● **Goal of the exercise**
Output the data word for word. Begin at its first line and end at the line with "PierreEmerick Aubameyang of".

BEGIN

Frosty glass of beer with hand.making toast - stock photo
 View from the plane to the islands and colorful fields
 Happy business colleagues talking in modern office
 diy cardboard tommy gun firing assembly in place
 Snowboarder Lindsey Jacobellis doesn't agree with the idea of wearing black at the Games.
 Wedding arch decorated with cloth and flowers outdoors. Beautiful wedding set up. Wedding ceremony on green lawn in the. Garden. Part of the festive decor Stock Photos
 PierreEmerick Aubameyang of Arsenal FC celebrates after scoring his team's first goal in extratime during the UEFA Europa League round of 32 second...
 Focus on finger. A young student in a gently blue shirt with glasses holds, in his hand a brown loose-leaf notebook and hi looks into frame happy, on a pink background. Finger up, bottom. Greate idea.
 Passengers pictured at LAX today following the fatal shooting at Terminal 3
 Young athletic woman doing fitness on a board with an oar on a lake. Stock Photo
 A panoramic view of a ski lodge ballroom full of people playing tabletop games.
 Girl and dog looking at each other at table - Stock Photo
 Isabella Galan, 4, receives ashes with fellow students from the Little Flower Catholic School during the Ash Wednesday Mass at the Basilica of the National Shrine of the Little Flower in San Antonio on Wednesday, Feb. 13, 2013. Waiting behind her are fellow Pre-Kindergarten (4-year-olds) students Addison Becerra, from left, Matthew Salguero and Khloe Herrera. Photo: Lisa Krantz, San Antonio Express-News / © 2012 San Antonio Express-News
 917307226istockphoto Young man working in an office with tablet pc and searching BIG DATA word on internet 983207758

END

● **Solution for this exercise**
Frosty glass of beer with hand.making toast - stock photo
 View from the plane to the islands and colorful fields
 Happy business colleagues talking in modern office
 diy cardboard tommy gun firing assembly in place
 Snowboarder Lindsey Jacobellis doesn't agree with the idea of wearing black at the Games.
 Wedding arch decorated with cloth and flowers outdoors. Beautiful wedding set up. Wedding ceremony on green lawn in the. Garden. Part of the festive decor Stock Photos
 PierreEmerick Aubameyang of Arsenal FC celebrates after scoring his team's first goal in extratime during the UEFA Europa League round of 32 second...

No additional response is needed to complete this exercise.